Est-ce qu’il leur a fait un cours de catéchisme sur la Bible … ? Je ne pense pas …
Je pense qu’il leur a parlé de Jonas … Du Jonas confiné 3 jours dans le ventre d’un gros poisson …
Car dit Jésus : « Il n’y a pas d’autre signe que celui de Jonas … »
Eh bien, qu’est-ce que le signe de Jonas ? C’est qu’il a été repêché, c’est que Dieu lui a pardonné et c’est que lui Jonas, qui a été pardonné d’avoir désobéi à Dieu, a annoncé à Ninive qu’elle pouvait être pardonnée …
Il n’y a pas d’autre signe que celui de Jonas signifie : « Il n’y a pas d’autre signe que celui de la miséricorde … », pas d’autre signe que la croix …
De quoi Jésus a-t-il parlé à ces disciples d’Emmaüs : de l’amour fou de Dieu, de sa miséricorde …
Et toute l’Ecriture dit cela, annonce cela …
Voilà ce que dit Jésus à ces disciples qui se découragent, sans espérance, qui descendent vers Emmaüs, qui descendent au fond de leur cœur. Il leur parle de miséricorde. Et il n’y a rien d’autre dire ; Et c’est ce que nous aussi avons à dire …
Et c’est cela qui rend les cœurs brûlants …
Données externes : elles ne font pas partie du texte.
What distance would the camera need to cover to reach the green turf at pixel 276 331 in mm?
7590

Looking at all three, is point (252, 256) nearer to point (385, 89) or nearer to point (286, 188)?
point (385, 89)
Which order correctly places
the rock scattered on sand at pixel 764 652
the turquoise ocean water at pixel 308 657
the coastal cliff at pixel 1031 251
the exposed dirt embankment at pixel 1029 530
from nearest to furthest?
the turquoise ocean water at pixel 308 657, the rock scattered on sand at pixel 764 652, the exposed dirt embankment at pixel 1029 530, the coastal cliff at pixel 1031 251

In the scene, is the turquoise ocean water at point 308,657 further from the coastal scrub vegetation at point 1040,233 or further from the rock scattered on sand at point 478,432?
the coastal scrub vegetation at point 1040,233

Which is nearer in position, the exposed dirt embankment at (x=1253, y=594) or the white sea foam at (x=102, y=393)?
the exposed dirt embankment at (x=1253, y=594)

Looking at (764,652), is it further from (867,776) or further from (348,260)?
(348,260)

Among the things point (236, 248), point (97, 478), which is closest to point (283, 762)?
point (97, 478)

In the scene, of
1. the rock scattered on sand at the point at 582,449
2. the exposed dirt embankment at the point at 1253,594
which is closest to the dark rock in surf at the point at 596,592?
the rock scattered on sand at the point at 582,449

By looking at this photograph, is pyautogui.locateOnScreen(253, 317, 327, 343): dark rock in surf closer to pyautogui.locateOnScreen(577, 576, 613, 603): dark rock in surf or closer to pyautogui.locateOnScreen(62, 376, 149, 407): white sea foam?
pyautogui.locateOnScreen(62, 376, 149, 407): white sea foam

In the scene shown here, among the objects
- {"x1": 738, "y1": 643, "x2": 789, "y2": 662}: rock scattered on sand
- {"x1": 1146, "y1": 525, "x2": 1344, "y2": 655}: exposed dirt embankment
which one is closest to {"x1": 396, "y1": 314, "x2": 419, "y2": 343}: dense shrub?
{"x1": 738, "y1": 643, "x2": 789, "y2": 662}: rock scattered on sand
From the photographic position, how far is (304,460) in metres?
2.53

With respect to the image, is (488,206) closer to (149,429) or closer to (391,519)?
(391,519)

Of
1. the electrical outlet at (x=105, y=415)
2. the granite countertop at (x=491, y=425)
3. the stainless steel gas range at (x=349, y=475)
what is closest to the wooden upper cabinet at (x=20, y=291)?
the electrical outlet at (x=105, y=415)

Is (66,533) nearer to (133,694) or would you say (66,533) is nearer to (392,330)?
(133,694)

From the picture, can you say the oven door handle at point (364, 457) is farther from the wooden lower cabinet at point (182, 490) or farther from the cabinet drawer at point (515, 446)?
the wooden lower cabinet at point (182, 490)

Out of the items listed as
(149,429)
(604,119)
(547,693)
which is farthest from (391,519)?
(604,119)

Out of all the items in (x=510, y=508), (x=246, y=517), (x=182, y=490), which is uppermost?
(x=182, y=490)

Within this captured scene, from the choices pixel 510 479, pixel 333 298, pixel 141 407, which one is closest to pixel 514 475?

Alors ils lui disent : Reste avec nous car le soir approche ; peut-être que vous entendez cela pieusement, comme une prière : Reste avec nous Seigneur ; nous voulons te garder avec nous
Mais le texte ne dit pas cela : Reste avec nous car il se fait tard pour toi …
Ils prennent soin de Jésus … C’est très beau : la miséricorde de Dieu va jusqu’à donner à l’homme de prendre soin de Dieu … Reste avec nous il se fait tard …
Bien sûr, parce que leur cœur brûle ils veulent aussi garder Jésus ; mais ils le font pour lui …
La joie du pauvre est de pouvoir donner … Dieu le lui permet …
Et voilà qu’il disparaît ! Pourquoi ? C’est la 3° question …
Vous me répondrez qu’il ne s’en va pas puisqu’il reste avec eux dans le sacrement de l’Eucharistie, dans ce pain qui est son Corps, qu’il a béni et rompu nous dit l’Evangile … Oui, bien sûr ! Le sacrement de l’Eucharistie nous donne sa présence réelle …
Et je ne peux que vous inviter à dire vous aussi : « Reste avec nous Seigneur : je désire te recevoir dans l’Eucharistie, hâte ce jour où je pourrais communier ; mais surtout prépare mon cœur pour que toujours je te reçoive comme un grand, un immense cadeau … »
Mais il y a plus encore : ils reconnaissent Jésus dit l’Evangile : c’est-à-dire leur mémoire se souvient ; ils se rappellent ; c’est le même Jésus ; non seulement c’est la présence réelle de Jésus mais tout devient clair : c’est le même Jésus, celui défiguré par la Passion, celui mis en croix, celui qui se fait le Voyageur, leur compagnon de route qui les écoute, celui qui leur parle de miséricorde, celui qui leur donne sa miséricorde …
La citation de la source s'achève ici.